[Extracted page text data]
───

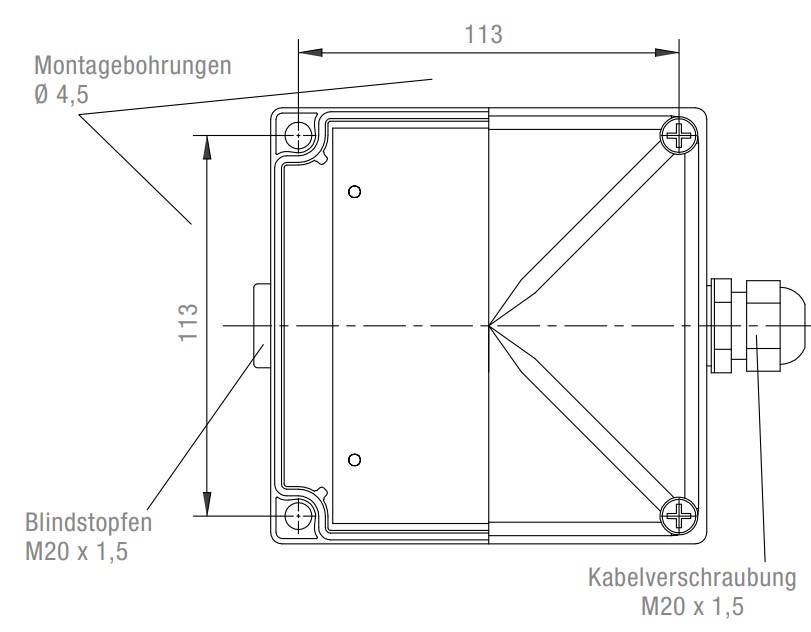 113

Montagebohrungen
Ø 4,5

113

Blindstopfen
M20 x 1,5

Kabelverschraubung
M20 x 1,5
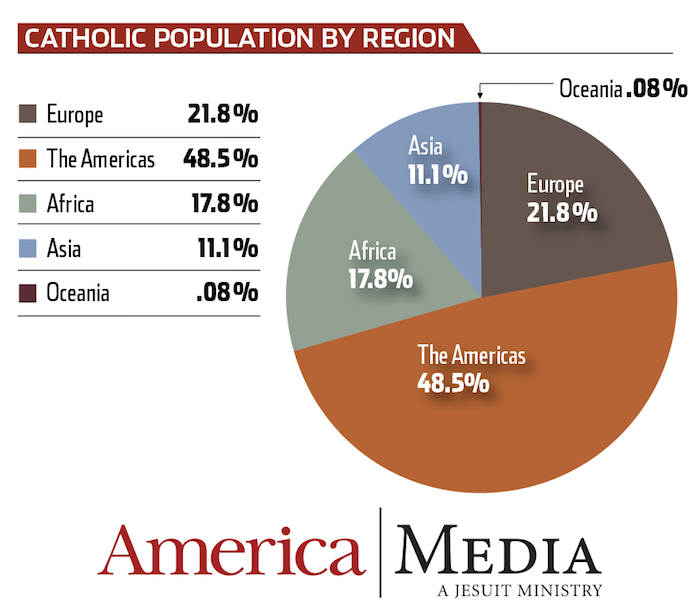 CATHOLIC POPULATION BY REGION

| | |
|---|---|
| Europe | 21.8% |
| The Americas | 48.5% |
| Africa | 17.8% |
| Asia | 11.1% |
| Oceania | .08% |

Oceania .08%

Asia 11.1%

Europe 21.8%

Africa 17.8%

The Americas 48.5%

America | MEDIA
A JESUIT MINISTRY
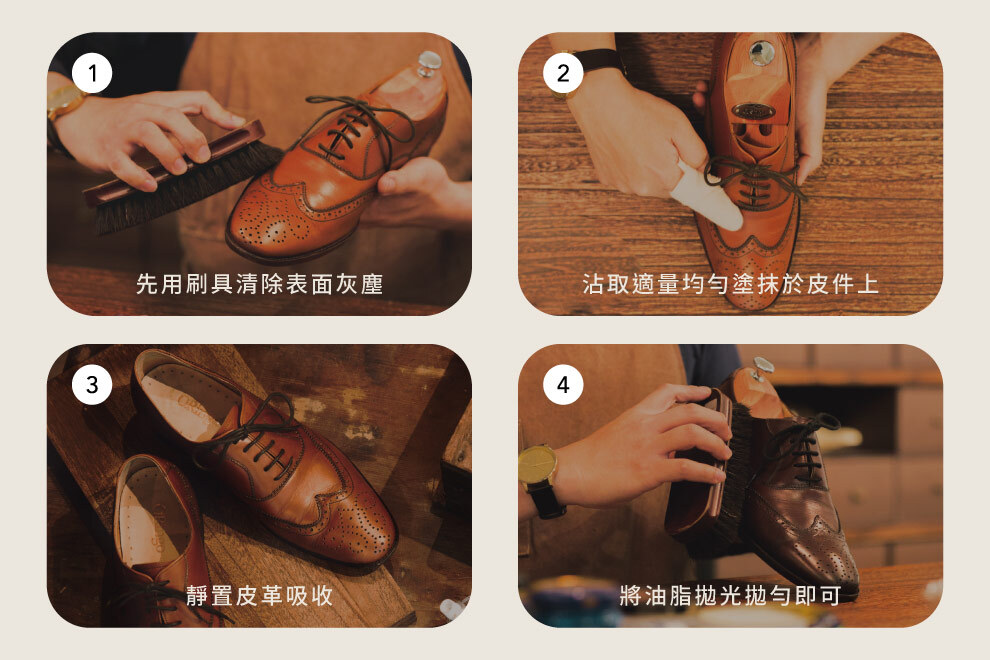 1
先用刷具清除表面灰塵

2
沾取適量均勻塗抹於皮件上

3
靜置皮革吸收

4
將油脂拋光拋勻即可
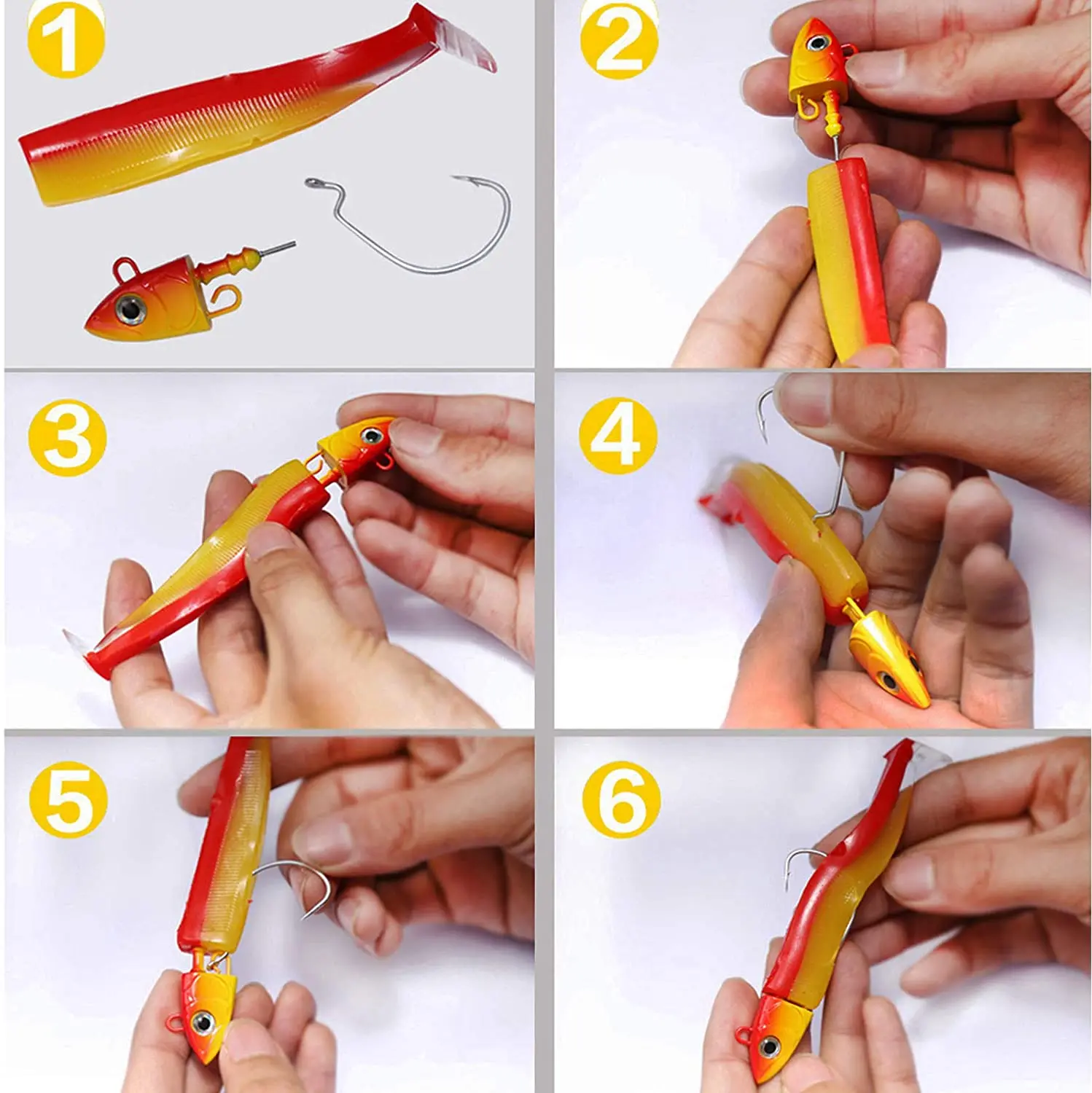 1

2

3

4

5

6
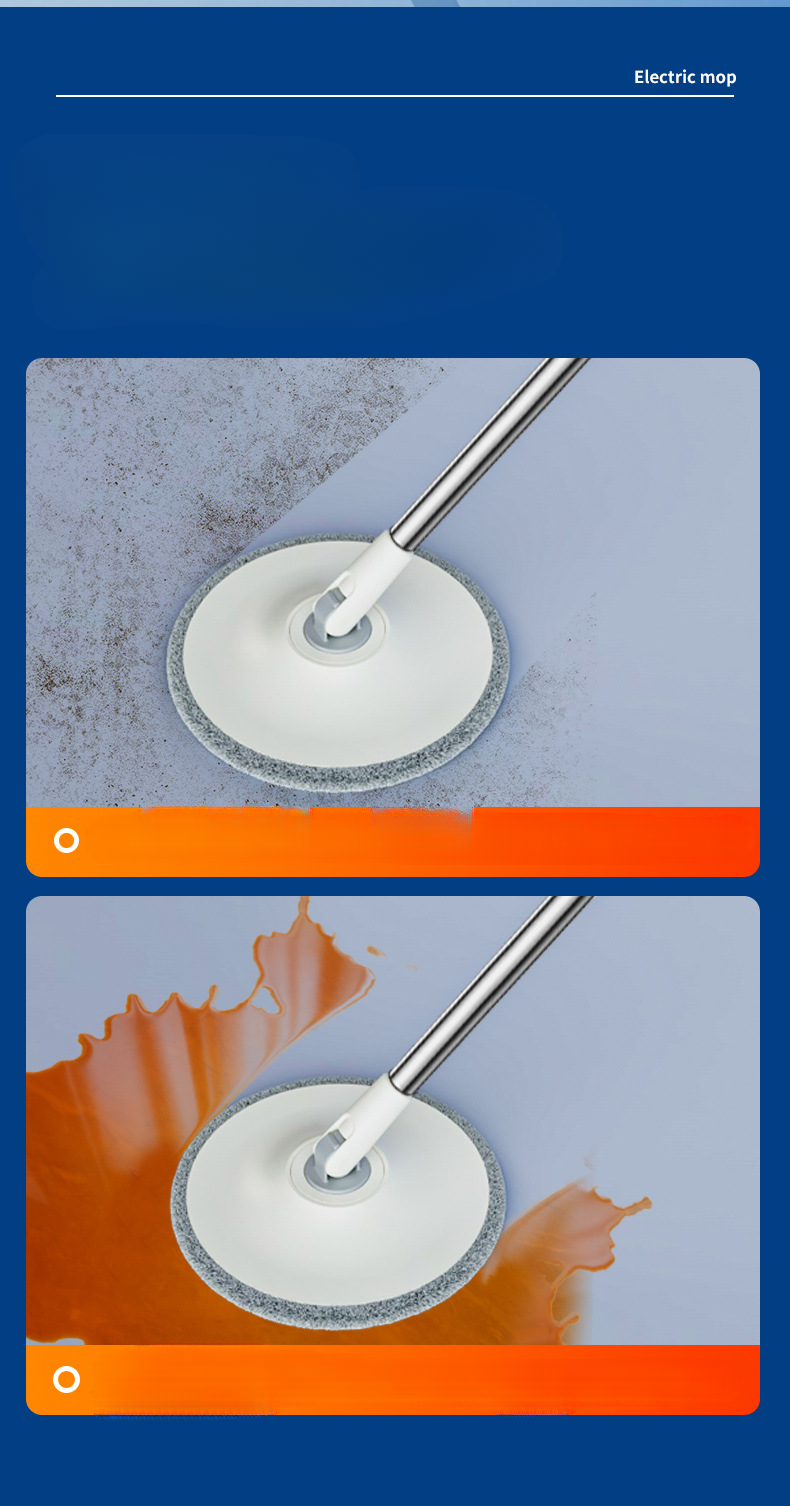 Electric mop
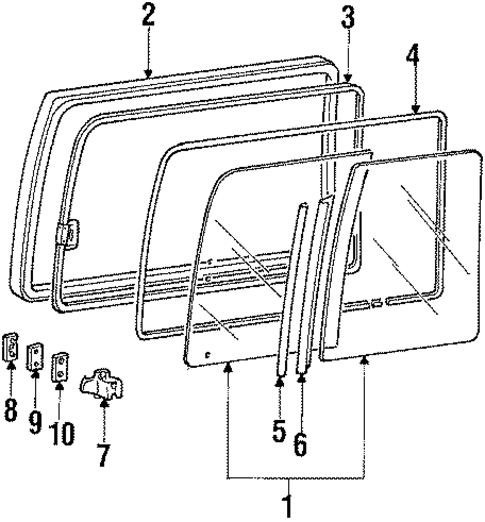 2
3
4
8
9
10
7
5
6
1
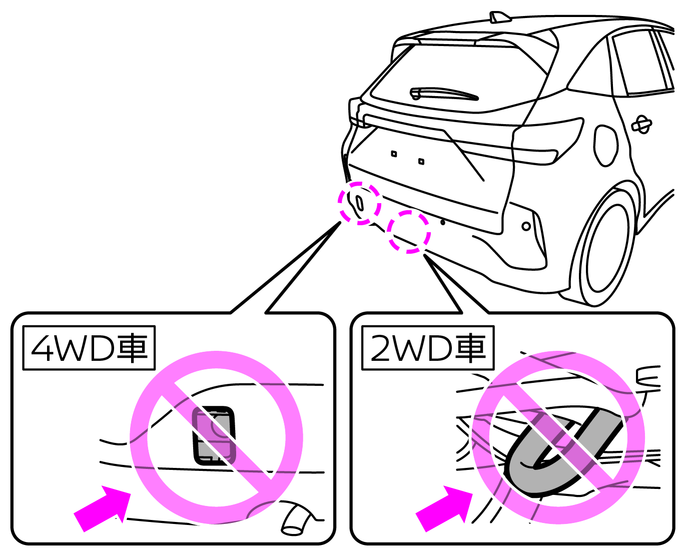 4WD車

2WD車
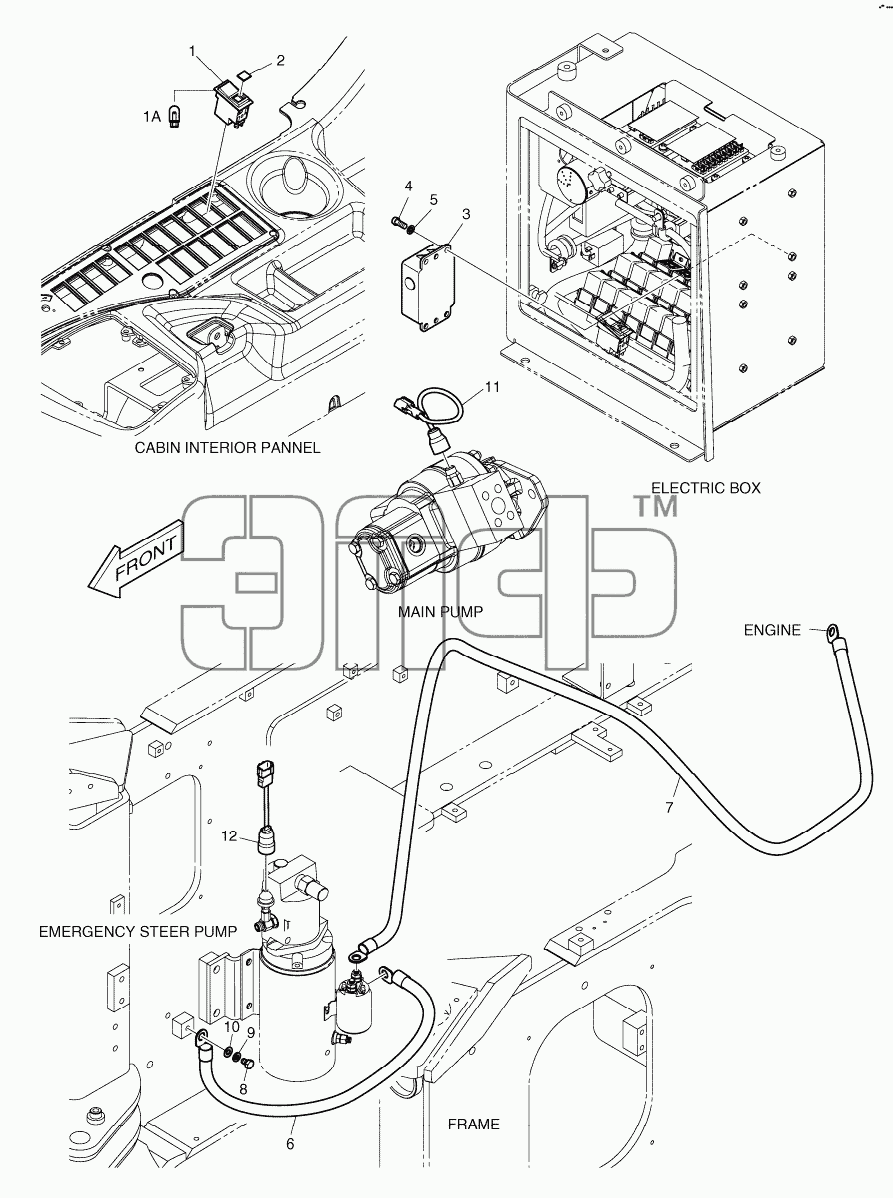 1
2
1A
4
5
3
CABIN INTERIOR PANNEL
11
ELECTRIC BOX
TM
FRONT
MAIN PUMP
ENGINE
7
12
EMERGENCY STEER PUMP
10
9
8
6
FRAME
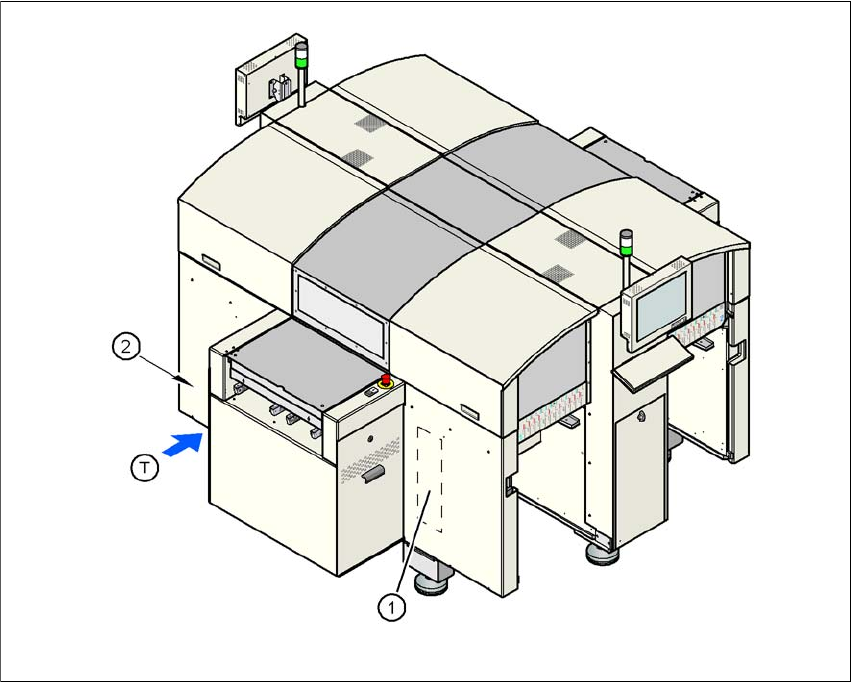 2
T
1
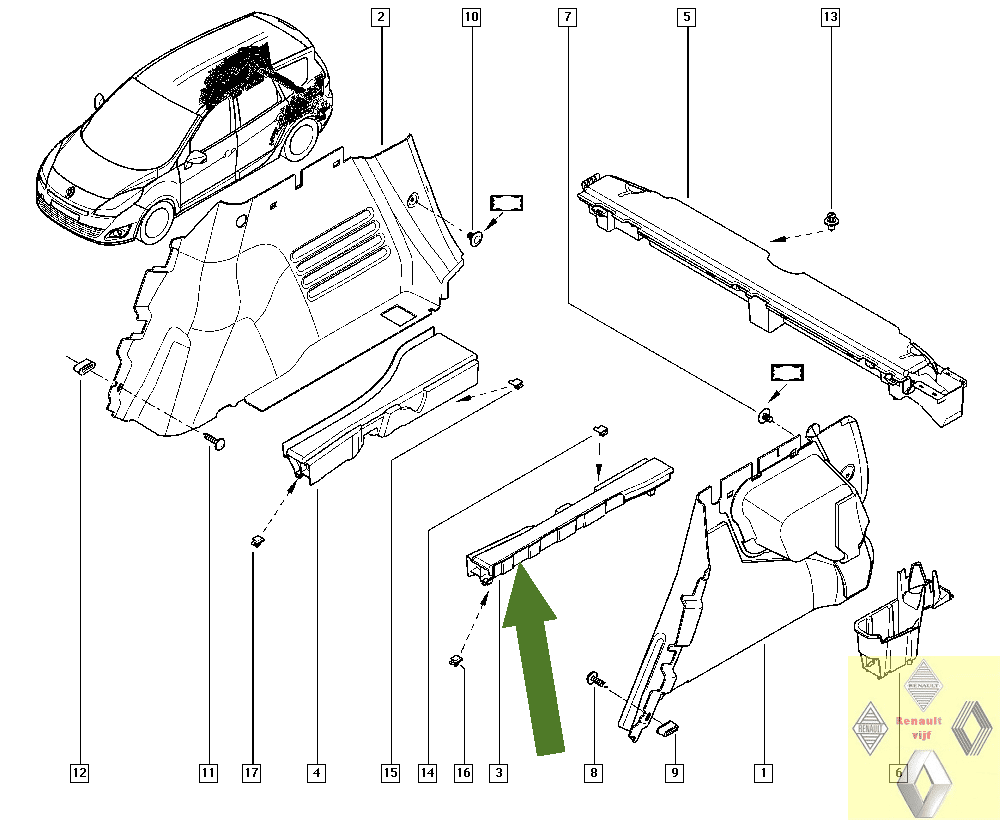 2
10
7
5
13
12
11
17
4
15
14
16
3
8
9
1
6
RENAULT
RENAULT
Renault
vijf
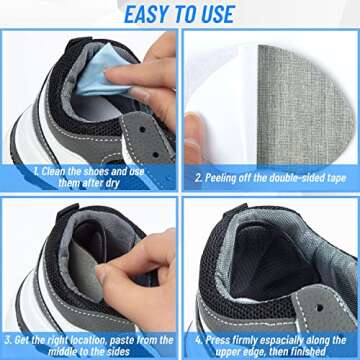 EASY TO USE

1. Clean the shoes and use them after dry

2. Peeling off the double-sided tape

3. Get the right location, paste from the middle to the sides

4. Press firmly espacially along the upper edge, then finished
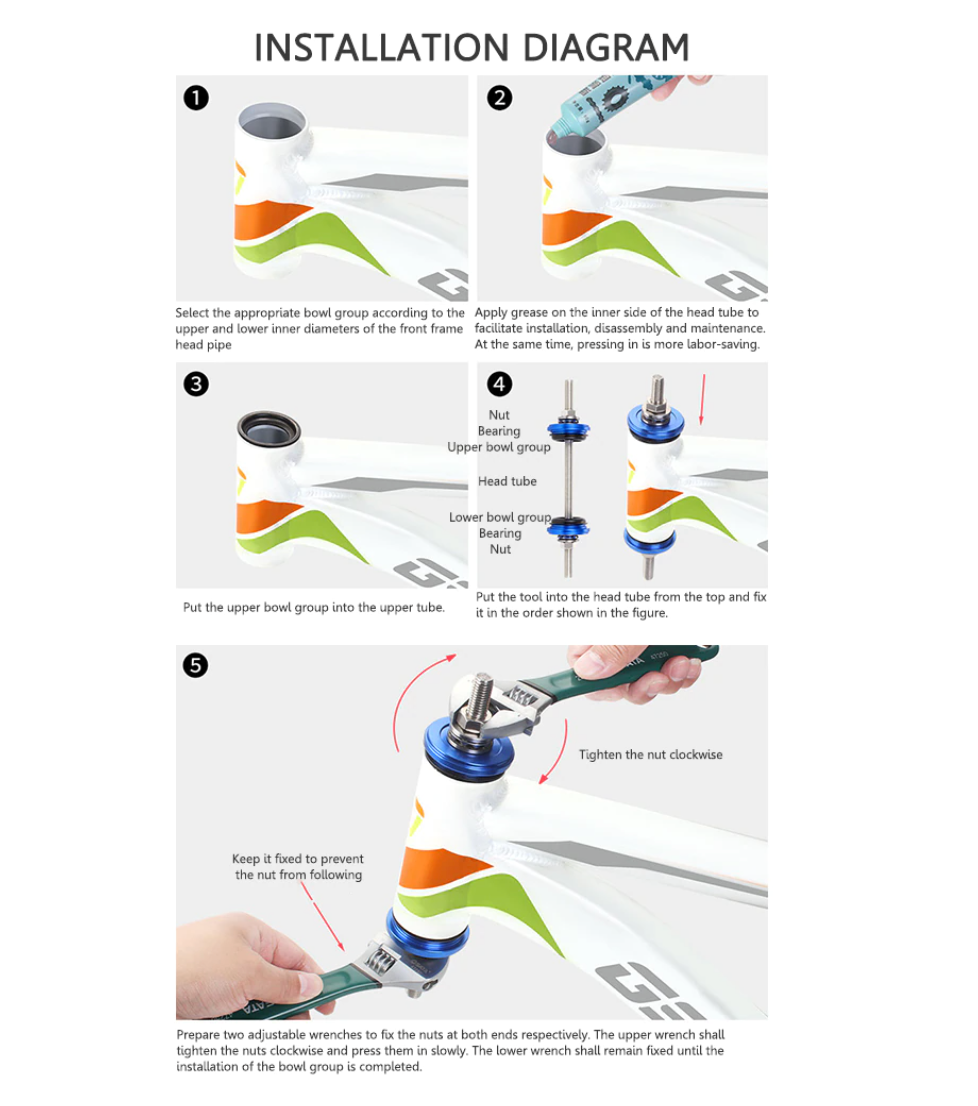 INSTALLATION DIAGRAM

1

Select the appropriate bowl group according to the upper and lower inner diameters of the front frame head pipe

2

Apply grease on the inner side of the head tube to facilitate installation, disassembly and maintenance. At the same time, pressing in is more labor-saving.

3

Put the upper bowl group into the upper tube.

4

Nut
Bearing
Upper bowl group
Head tube
Lower bowl group
Bearing
Nut

Put the tool into the head tube from the top and fix it in the order shown in the figure.

5

Tighten the nut clockwise

Keep it fixed to prevent the nut from following

Prepare two adjustable wrenches to fix the nuts at both ends respectively. The upper wrench shall tighten the nuts clockwise and press them in slowly. The lower wrench shall remain fixed until the installation of the bowl group is completed.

───

- _EXERCISE DIRECTIONS_
Skip the images and restate each record above word for word.

- _EXERCISE RESPONSE_
 113

Montagebohrungen
Ø 4,5

113

Blindstopfen
M20 x 1,5

Kabelverschraubung
M20 x 1,5
 CATHOLIC POPULATION BY REGION

| | |
|---|---|
| Europe | 21.8% |
| The Americas | 48.5% |
| Africa | 17.8% |
| Asia | 11.1% |
| Oceania | .08% |

Oceania .08%

Asia 11.1%

Europe 21.8%

Africa 17.8%

The Americas 48.5%

America | MEDIA
A JESUIT MINISTRY
 1
先用刷具清除表面灰塵

2
沾取適量均勻塗抹於皮件上

3
靜置皮革吸收

4
將油脂拋光拋勻即可
 1

2

3

4

5

6
 Electric mop
 2
3
4
8
9
10
7
5
6
1
 4WD車

2WD車
 1
2
1A
4
5
3
CABIN INTERIOR PANNEL
11
ELECTRIC BOX
TM
FRONT
MAIN PUMP
ENGINE
7
12
EMERGENCY STEER PUMP
10
9
8
6
FRAME
 2
T
1
 2
10
7
5
13
12
11
17
4
15
14
16
3
8
9
1
6
RENAULT
RENAULT
Renault
vijf
 EASY TO USE

1. Clean the shoes and use them after dry

2. Peeling off the double-sided tape

3. Get the right location, paste from the middle to the sides

4. Press firmly espacially along the upper edge, then finished
 INSTALLATION DIAGRAM

1

Select the appropriate bowl group according to the upper and lower inner diameters of the front frame head pipe

2

Apply grease on the inner side of the head tube to facilitate installation, disassembly and maintenance. At the same time, pressing in is more labor-saving.

3

Put the upper bowl group into the upper tube.

4

Nut
Bearing
Upper bowl group
Head tube
Lower bowl group
Bearing
Nut

Put the tool into the head tube from the top and fix it in the order shown in the figure.

5

Tighten the nut clockwise

Keep it fixed to prevent the nut from following

Prepare two adjustable wrenches to fix the nuts at both ends respectively. The upper wrench shall tighten the nuts clockwise and press them in slowly. The lower wrench shall remain fixed until the installation of the bowl group is completed.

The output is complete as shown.